Edith's Failure
Through the long night Edith lay awake, thinking. Her senses were blindly merged into one comprehensive hurt. She was as one who fares forth in darkness, knowing well the way upon which he must go, yet longing vainly for light.
Her path lay before her, mercilessly clear and distinct. A trick of memory took her back to what Madame had said, the day after she came: "The old way would have been to have waited, done the best one could, and trusted God to make it right in His good time." She remembered, too, her bitter answer: "I've waited and I've done the best I could, and I've trusted, but I've failed."
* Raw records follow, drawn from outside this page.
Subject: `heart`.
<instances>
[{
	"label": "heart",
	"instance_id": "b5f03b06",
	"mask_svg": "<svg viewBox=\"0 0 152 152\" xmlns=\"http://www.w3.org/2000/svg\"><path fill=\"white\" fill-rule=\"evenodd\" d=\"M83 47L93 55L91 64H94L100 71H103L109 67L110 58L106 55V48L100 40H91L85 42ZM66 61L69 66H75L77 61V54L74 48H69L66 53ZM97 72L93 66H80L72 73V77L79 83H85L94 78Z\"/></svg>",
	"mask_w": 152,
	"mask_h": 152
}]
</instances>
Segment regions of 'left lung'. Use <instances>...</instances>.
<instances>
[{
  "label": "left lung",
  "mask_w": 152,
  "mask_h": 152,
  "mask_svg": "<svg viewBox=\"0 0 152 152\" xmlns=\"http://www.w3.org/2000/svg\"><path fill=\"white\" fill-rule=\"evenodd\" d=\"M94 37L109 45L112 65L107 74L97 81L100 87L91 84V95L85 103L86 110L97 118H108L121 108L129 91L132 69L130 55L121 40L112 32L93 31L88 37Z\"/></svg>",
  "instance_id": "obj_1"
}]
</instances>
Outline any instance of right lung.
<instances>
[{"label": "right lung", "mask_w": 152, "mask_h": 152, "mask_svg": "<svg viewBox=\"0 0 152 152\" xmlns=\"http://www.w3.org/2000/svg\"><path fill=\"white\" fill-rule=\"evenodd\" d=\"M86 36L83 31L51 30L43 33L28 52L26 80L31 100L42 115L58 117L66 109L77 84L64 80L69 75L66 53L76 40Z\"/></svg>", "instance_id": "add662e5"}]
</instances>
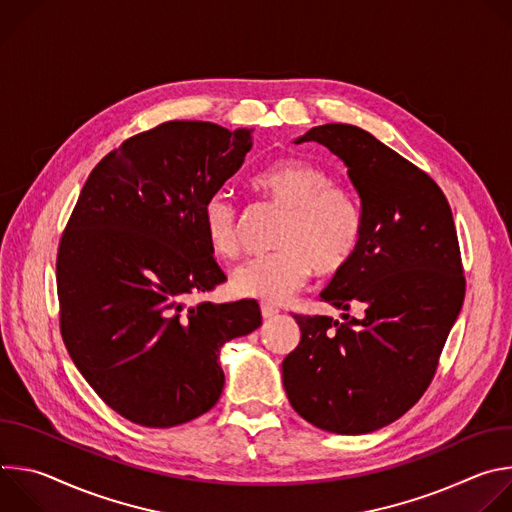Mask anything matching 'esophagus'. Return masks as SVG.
<instances>
[{
  "label": "esophagus",
  "mask_w": 512,
  "mask_h": 512,
  "mask_svg": "<svg viewBox=\"0 0 512 512\" xmlns=\"http://www.w3.org/2000/svg\"><path fill=\"white\" fill-rule=\"evenodd\" d=\"M279 314V310L275 308V306H271V304H261V316L263 318H273V316H277Z\"/></svg>",
  "instance_id": "34e87169"
}]
</instances>
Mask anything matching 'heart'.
Instances as JSON below:
<instances>
[{"instance_id": "b5f03b06", "label": "heart", "mask_w": 512, "mask_h": 512, "mask_svg": "<svg viewBox=\"0 0 512 512\" xmlns=\"http://www.w3.org/2000/svg\"><path fill=\"white\" fill-rule=\"evenodd\" d=\"M249 188L283 208L285 216L275 235L277 251L235 269V296L279 304L294 296L312 271L330 277L352 263L362 241V210L350 190L334 184L332 172L302 158H283L257 170ZM200 227L218 259L241 253V218L227 194L204 200Z\"/></svg>"}]
</instances>
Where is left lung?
I'll list each match as a JSON object with an SVG mask.
<instances>
[{"instance_id":"left-lung-1","label":"left lung","mask_w":512,"mask_h":512,"mask_svg":"<svg viewBox=\"0 0 512 512\" xmlns=\"http://www.w3.org/2000/svg\"><path fill=\"white\" fill-rule=\"evenodd\" d=\"M338 156L362 206L352 263L320 298L342 314L294 316L302 338L281 362L287 399L312 425L344 435L381 429L429 387L462 310L466 279L452 208L423 170L375 135L346 123L312 127Z\"/></svg>"}]
</instances>
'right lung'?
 I'll return each instance as SVG.
<instances>
[{
    "instance_id": "add662e5",
    "label": "right lung",
    "mask_w": 512,
    "mask_h": 512,
    "mask_svg": "<svg viewBox=\"0 0 512 512\" xmlns=\"http://www.w3.org/2000/svg\"><path fill=\"white\" fill-rule=\"evenodd\" d=\"M253 129L168 121L91 172L56 257L60 334L81 375L125 419L174 427L214 407L223 344L261 326L257 302H198L227 281L200 210L243 166Z\"/></svg>"
}]
</instances>
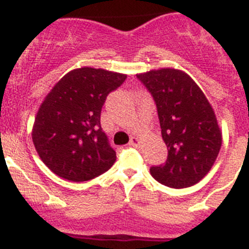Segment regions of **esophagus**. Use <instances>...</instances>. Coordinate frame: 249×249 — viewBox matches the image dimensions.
Segmentation results:
<instances>
[{"label":"esophagus","instance_id":"esophagus-1","mask_svg":"<svg viewBox=\"0 0 249 249\" xmlns=\"http://www.w3.org/2000/svg\"><path fill=\"white\" fill-rule=\"evenodd\" d=\"M130 145L138 147L139 145H140V139H139L138 136H133V138L130 139Z\"/></svg>","mask_w":249,"mask_h":249}]
</instances>
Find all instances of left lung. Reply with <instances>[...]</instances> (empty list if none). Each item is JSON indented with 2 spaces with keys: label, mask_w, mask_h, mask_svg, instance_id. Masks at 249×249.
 <instances>
[{
  "label": "left lung",
  "mask_w": 249,
  "mask_h": 249,
  "mask_svg": "<svg viewBox=\"0 0 249 249\" xmlns=\"http://www.w3.org/2000/svg\"><path fill=\"white\" fill-rule=\"evenodd\" d=\"M136 77L155 100L161 135L169 150L166 162L150 169L151 176L172 189L200 182L222 145L212 105L194 79L178 69L161 68Z\"/></svg>",
  "instance_id": "left-lung-1"
}]
</instances>
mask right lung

Keenly she perceived the subtlety of her punishment. Attempting to bind the Everlasting with her own personal limitations, her own desires, she had failed to see that at least half of a rightful prayer must deal with herself. She had asked only that her husband might love her; not that she might continue to love him.
Out of Harmony
Now, with her heart and soul wholly in the keeping of another man, the boon had been granted her, in bitterness and ashes and desolation. He had said, in his letter, that her coming away had made him think. Through her absence he had seen the true state of affairs between them, as she could never have made him see it if she had remained at home. This, then, was God's way of revelation to him, but--to her?
The truth broke upon her with the vividness of a lightning flash. It was the way of revelation to her also, but how? She sat up in bed, propping herself back against the pillows, her mind groping eagerly for the clue.
During the past six years she had endeavoured constantly for a certain adjustment. Now it had come, but she herself was out of harmony. Were her feet to be forever set upon the ways of pain? Was there nothing at all in the world for her?
Alden, too, was awake and thinking. She felt it, through the darkness, as definitely as though he had been in the same room, with his face full in the light. He also was conscious of the utter hopelessness of it and was striving to see his way clearly.
Until then, she had not known how far his argument had swayed her, nor how much she had depended upon the thought that her husband would gladly accept the release she offered him. Her principles had not changed, but his possible point of view had not been considered before.